**TESTO DELL'ESERCIZIO**

Il TAR Palermo ha annullato, con la sentenza n. 2974 dell’8 ottobre 2015, il provvedimento con il quale l’Assessorato Regionale della Salute aveva collocato in astensione obbligatoria, ai sensi del D.Lgs. n. 151/2001, una dottoressa frequentante il corso di formazione in medicina generale rappresentando che “… l’attività svolta nei giorni successivi alla data del parto non sarà considerata utile ai fini della frequenza del corso di formazione e, di conseguenza, non verranno erogati i relativi emolumenti.”.

I Giudici ammnistrativi hanno basato la loro decisione rifacendosi alla Direttiva comunitaria 2006/54/CE nonché ai principi giurisprudenziali enunciati dalla Corte di Giustizia Europea e dal TAR Lazio.

Ed infatti, la suddetta direttiva contiene norme intese ad attuare il principio della parità di trattamento nell’ambito dell’accesso al lavoro, alla promozione e alla formazione professionale e alla retribuzione.

L’art. 15 di tale direttiva, relativo al rientro dal congedo di maternità, prevede che “Alla fine del periodo di congedo per maternità, la donna ha diritto di riprendere il proprio lavoro o un posto equivalente secondo termini e condizioni che non le siano meno favorevoli, e a beneficiare di eventuali miglioramenti delle condizioni di lavoro che le sarebbero spettati durante la sua assenza”.

Il TAR Lazio è stato chiamato a decidere sull’applicabilità dell’articolo 15 citato alla frequenza di un corso di formazione professionale inerente ad un rapporto di lavoro, cioè se il menzionato articolo debba venire interpretato nel senso che, al termine del periodo di congedo [di maternità], la lavoratrice ha il diritto di essere riammessa al medesimo corso ancora in svolgimento, ovvero se possa essere interpretato nel senso che la lavoratrice può essere iscritta ad un corso successivo, anche se incerto perlomeno nel quando.

Di tale questione il TAR capitolino ha investito la Corte di Giustizia Europea la quale ha stabilito che “L’articolo 15 della direttiva 2006/54/CE del Parlamento europeo e del Consiglio, del 5 luglio 2006, riguardante l’attuazione del principio delle pari opportunità e della parità di trattamento fra uomini e donne in materia di occupazione e impiego, dev’essere interpretato nel senso che esso osta a una normativa nazionale che, per motivi di interesse pubblico, esclude una donna in congedo di maternità da un corso di formazione professionale inerente al suo impiego ed obbligatorio per poter ottenere la nomina definitiva in ruolo e beneficiare di condizioni d’impiego migliori, pur garantendole il diritto di partecipare a un corso di formazione successivo, del quale tuttavia resta incerto il periodo di svolgimento” (CGE sentenza 6 marzo 2014, causa C-595/12).

Sulla base di tali principi giurisprudenziali il TAR Palermo ha ritenuto illegittimo il provvedimento dell’Assessorato della Salute in quanto l’Amministrazione avrebbe dovuto conciliare l’esigenza di formazione completa dei candidati con i diritti della lavoratrice predisponendo, per la lavoratrice che rientra da un congedo di maternità, corsi paralleli di recupero equivalenti a quelli inizialmente dispensati, di modo che la lavoratrice possa essere ammessa, in tempo utile, all’esame che le consentirà di accedere il prima possibile a un livello superiore di carriera, cosicché l’evoluzione della sua carriera non risulti sfavorita rispetto a quella di un collega di sesso maschile vincitore dello stesso concorso e ammesso allo stesso corso di formazione iniziale.

**COMPITI DA SVOLGERE**
A. Secondo il testo sulla sentenza del TAR Palermo, perché il provvedimento dell'Assessorato della Salute è stato ritenuto illegittimo? Rispondi in una-tre frasi.
B. Riporta dal testo sulla sentenza del TAR Palermo il passo che va da "Il TAR Lazio" a "perlomeno nel quando.".

**DATI FORNITI**
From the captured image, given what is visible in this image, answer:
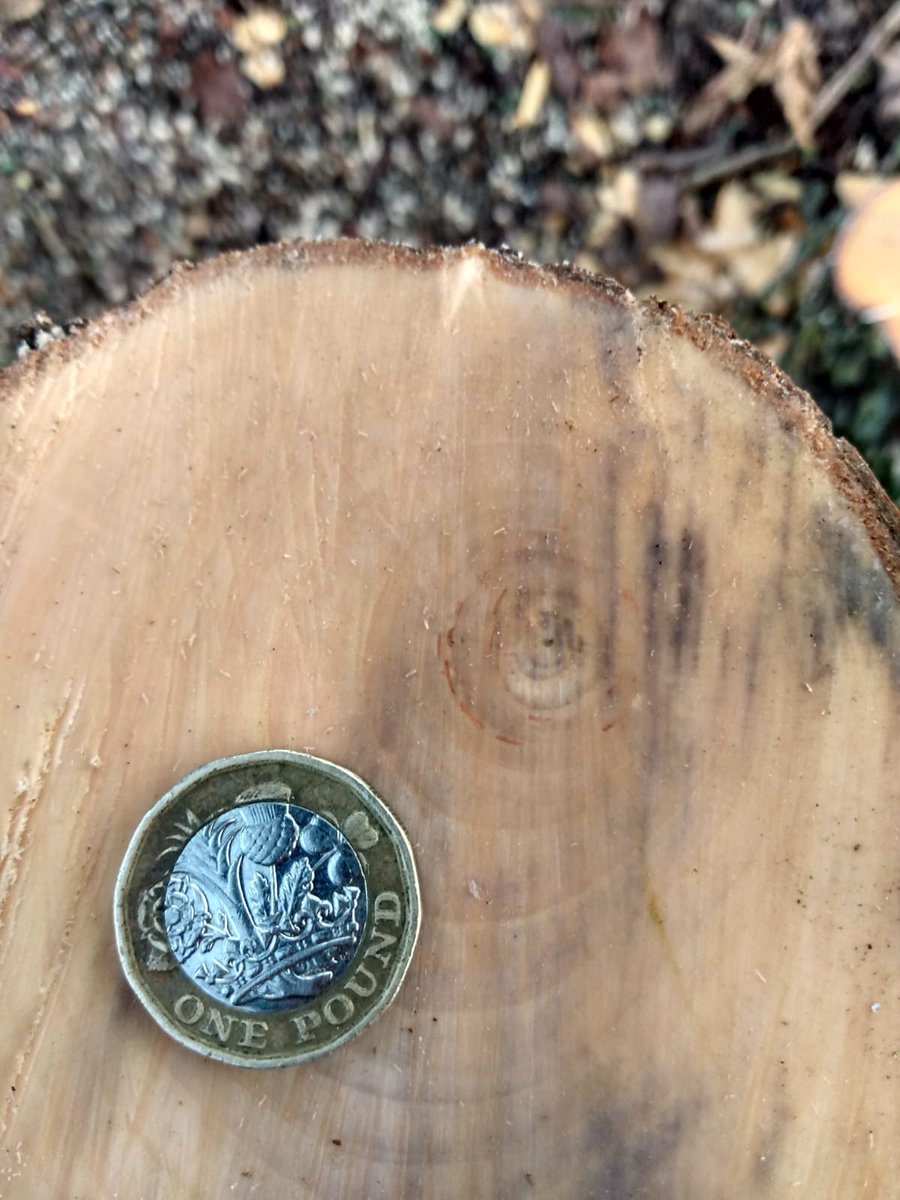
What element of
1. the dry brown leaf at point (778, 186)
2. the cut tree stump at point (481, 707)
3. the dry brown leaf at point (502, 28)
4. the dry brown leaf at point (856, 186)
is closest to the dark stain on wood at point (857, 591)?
the cut tree stump at point (481, 707)

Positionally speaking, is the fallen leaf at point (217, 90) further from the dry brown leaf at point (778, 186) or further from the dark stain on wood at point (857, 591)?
the dark stain on wood at point (857, 591)

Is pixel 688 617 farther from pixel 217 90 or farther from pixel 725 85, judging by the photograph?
pixel 217 90

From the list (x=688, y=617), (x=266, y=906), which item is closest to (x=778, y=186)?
(x=688, y=617)

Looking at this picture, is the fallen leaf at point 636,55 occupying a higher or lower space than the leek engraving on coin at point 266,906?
higher

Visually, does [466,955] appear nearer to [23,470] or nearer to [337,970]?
[337,970]

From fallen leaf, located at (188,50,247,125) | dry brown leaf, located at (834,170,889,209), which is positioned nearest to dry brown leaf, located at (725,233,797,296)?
dry brown leaf, located at (834,170,889,209)

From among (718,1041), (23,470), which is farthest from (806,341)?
(23,470)
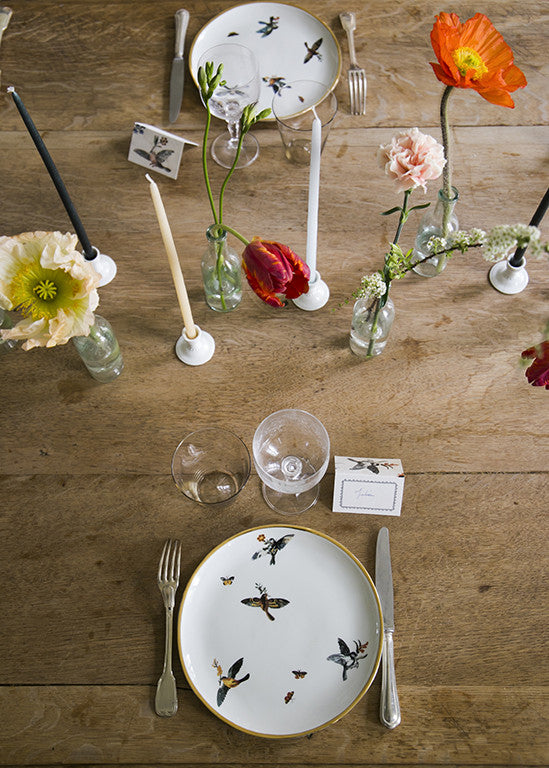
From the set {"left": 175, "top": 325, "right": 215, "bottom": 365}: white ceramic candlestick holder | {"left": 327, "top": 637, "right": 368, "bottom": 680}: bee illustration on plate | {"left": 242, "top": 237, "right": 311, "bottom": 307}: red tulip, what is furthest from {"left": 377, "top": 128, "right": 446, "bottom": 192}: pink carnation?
{"left": 327, "top": 637, "right": 368, "bottom": 680}: bee illustration on plate

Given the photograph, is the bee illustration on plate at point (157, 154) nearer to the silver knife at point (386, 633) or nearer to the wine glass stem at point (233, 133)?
the wine glass stem at point (233, 133)

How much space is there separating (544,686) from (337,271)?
0.71 m

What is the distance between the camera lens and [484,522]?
3.17 ft

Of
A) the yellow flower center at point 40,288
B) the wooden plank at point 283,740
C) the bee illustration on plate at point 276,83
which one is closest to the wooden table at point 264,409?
the wooden plank at point 283,740

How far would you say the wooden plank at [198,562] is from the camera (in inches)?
35.2

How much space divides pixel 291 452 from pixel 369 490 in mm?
134

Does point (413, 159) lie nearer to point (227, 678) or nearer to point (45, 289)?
point (45, 289)

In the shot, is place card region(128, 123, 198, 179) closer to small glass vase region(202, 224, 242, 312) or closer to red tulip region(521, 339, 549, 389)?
small glass vase region(202, 224, 242, 312)

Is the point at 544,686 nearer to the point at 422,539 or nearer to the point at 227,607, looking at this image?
the point at 422,539

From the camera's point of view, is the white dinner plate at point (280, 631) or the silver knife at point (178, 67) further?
the silver knife at point (178, 67)

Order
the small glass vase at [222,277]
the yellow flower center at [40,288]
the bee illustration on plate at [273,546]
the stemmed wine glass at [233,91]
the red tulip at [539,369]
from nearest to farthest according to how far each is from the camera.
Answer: the red tulip at [539,369]
the yellow flower center at [40,288]
the bee illustration on plate at [273,546]
the small glass vase at [222,277]
the stemmed wine glass at [233,91]

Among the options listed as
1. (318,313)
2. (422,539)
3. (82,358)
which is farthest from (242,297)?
(422,539)

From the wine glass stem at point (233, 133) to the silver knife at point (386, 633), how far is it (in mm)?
787

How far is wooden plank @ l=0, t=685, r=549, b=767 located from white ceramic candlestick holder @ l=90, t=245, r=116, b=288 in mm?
659
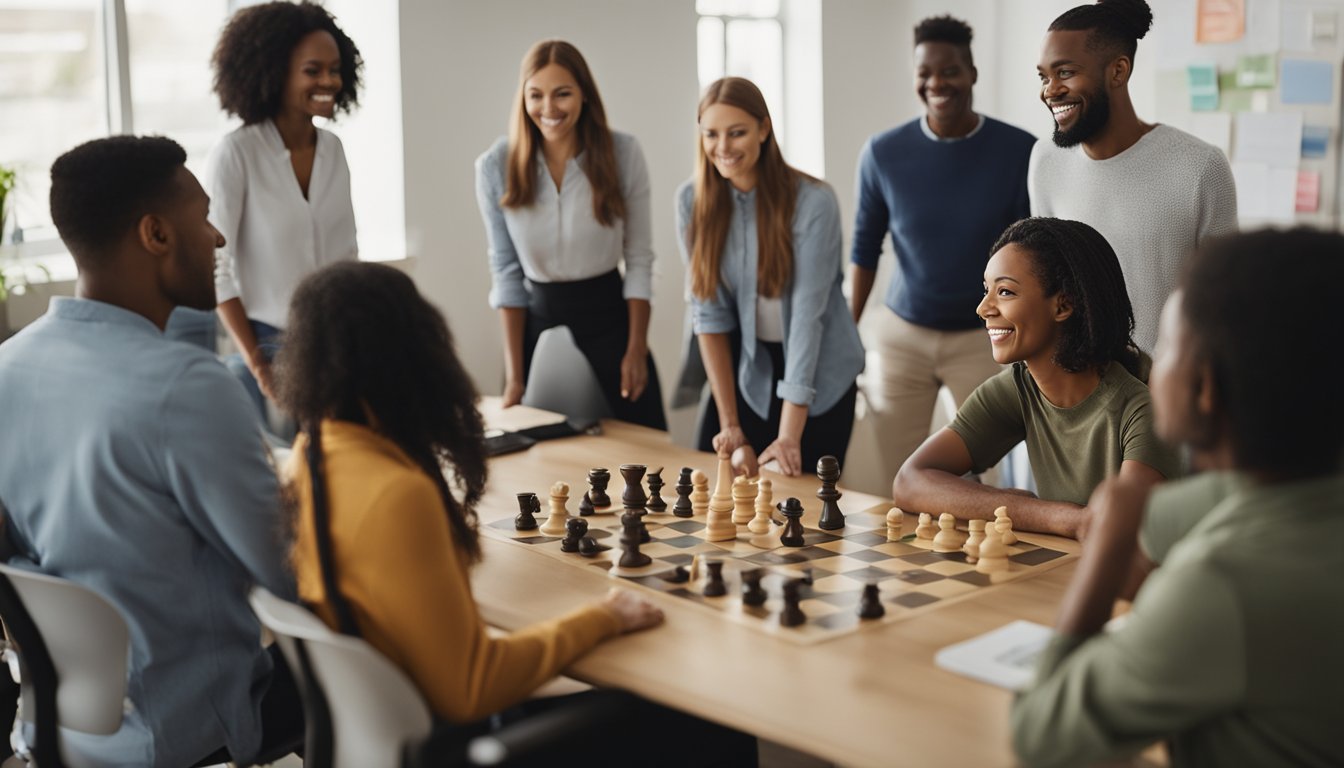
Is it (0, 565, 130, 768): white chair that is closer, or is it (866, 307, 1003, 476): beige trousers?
(0, 565, 130, 768): white chair

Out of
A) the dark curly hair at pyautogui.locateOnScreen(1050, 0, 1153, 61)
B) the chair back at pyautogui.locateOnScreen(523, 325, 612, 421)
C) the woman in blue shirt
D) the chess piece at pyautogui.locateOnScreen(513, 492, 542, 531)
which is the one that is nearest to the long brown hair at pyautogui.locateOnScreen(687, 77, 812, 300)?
the woman in blue shirt

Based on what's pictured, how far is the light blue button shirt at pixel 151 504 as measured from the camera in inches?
84.3

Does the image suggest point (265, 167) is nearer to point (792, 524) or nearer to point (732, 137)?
point (732, 137)

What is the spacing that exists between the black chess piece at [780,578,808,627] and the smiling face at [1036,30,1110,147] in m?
1.93

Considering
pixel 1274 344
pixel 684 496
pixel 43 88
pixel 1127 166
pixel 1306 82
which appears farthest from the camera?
pixel 1306 82

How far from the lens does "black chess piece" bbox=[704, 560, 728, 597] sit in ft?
7.57

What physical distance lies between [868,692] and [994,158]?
9.77 ft

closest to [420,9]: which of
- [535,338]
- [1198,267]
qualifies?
[535,338]

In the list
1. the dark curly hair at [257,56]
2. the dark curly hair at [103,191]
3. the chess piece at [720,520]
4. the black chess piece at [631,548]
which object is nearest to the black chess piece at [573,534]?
the black chess piece at [631,548]

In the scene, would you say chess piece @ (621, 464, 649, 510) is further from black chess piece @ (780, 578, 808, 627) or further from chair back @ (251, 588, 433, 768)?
chair back @ (251, 588, 433, 768)

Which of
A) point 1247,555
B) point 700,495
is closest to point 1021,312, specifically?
point 700,495

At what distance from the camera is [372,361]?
2.01 meters

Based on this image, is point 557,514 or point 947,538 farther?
point 557,514

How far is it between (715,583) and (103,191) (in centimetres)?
123
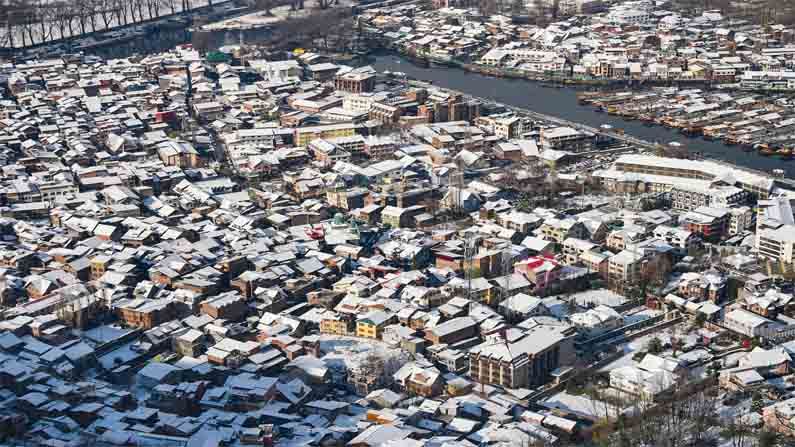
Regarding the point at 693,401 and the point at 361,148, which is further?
the point at 361,148

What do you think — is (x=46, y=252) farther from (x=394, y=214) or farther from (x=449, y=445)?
(x=449, y=445)

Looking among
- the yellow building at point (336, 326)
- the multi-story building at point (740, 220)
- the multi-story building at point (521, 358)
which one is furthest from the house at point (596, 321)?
the multi-story building at point (740, 220)

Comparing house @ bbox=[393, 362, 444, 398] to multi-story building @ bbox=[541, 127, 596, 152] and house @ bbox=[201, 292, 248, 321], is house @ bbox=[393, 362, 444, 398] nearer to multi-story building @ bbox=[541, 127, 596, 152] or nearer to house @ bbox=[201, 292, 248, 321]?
house @ bbox=[201, 292, 248, 321]

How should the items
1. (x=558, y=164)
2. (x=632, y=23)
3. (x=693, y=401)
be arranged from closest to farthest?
(x=693, y=401) → (x=558, y=164) → (x=632, y=23)

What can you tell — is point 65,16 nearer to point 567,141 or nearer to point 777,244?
point 567,141

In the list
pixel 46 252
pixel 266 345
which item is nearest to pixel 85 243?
pixel 46 252

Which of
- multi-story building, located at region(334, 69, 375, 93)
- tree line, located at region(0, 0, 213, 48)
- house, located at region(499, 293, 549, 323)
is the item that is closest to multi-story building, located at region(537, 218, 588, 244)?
house, located at region(499, 293, 549, 323)
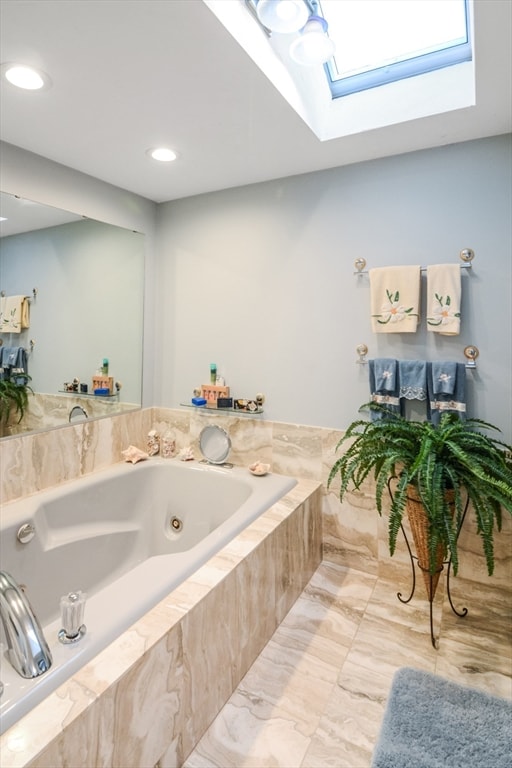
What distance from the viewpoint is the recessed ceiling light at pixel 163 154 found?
2.03 meters

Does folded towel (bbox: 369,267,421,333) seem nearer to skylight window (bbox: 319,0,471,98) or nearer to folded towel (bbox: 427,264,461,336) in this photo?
folded towel (bbox: 427,264,461,336)

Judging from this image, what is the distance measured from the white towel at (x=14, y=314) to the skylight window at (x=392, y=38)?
1.83 m

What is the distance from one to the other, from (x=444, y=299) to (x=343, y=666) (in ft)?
5.50

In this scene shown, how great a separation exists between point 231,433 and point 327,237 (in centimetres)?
132

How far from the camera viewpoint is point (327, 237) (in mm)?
2287

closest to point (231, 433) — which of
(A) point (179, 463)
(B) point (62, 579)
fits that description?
(A) point (179, 463)

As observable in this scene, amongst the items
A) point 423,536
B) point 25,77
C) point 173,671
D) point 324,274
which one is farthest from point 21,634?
point 324,274

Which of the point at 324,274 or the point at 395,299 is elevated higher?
the point at 324,274

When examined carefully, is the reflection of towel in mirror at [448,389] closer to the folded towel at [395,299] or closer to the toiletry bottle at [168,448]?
the folded towel at [395,299]

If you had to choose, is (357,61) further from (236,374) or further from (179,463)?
(179,463)

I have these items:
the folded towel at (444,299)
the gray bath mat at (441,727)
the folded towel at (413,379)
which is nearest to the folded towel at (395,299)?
the folded towel at (444,299)

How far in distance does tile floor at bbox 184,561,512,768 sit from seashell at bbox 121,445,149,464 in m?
1.28

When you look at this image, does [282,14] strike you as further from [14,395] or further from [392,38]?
[14,395]

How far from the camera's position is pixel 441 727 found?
1.39 meters
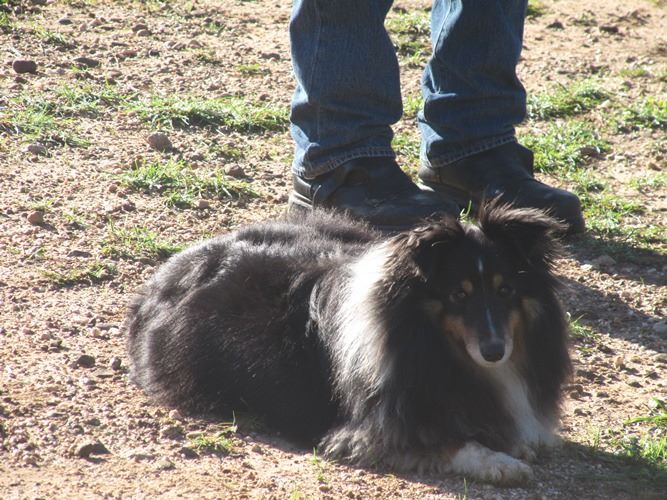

**RISPOSTE AI COMPITI**
A. Il provvedimento è stato ritenuto illegittimo perché l'Amministrazione avrebbe dovuto conciliare l'esigenza di formazione completa dei candidati con i diritti della lavoratrice. Per chi rientra da un congedo di maternità avrebbe dovuto predisporre corsi paralleli di recupero equivalenti a quelli inizialmente dispensati. Così la lavoratrice sarebbe stata ammessa in tempo utile all'esame e la sua carriera non sarebbe risultata sfavorita rispetto a quella di un collega di sesso maschile vincitore dello stesso concorso.

B.
Il TAR Lazio è stato chiamato a decidere sull’applicabilità dell’articolo 15 citato alla frequenza di un corso di formazione professionale inerente ad un rapporto di lavoro, cioè se il menzionato articolo debba venire interpretato nel senso che, al termine del periodo di congedo [di maternità], la lavoratrice ha il diritto di essere riammessa al medesimo corso ancora in svolgimento, ovvero se possa essere interpretato nel senso che la lavoratrice può essere iscritta ad un corso successivo, anche se incerto perlomeno nel quando.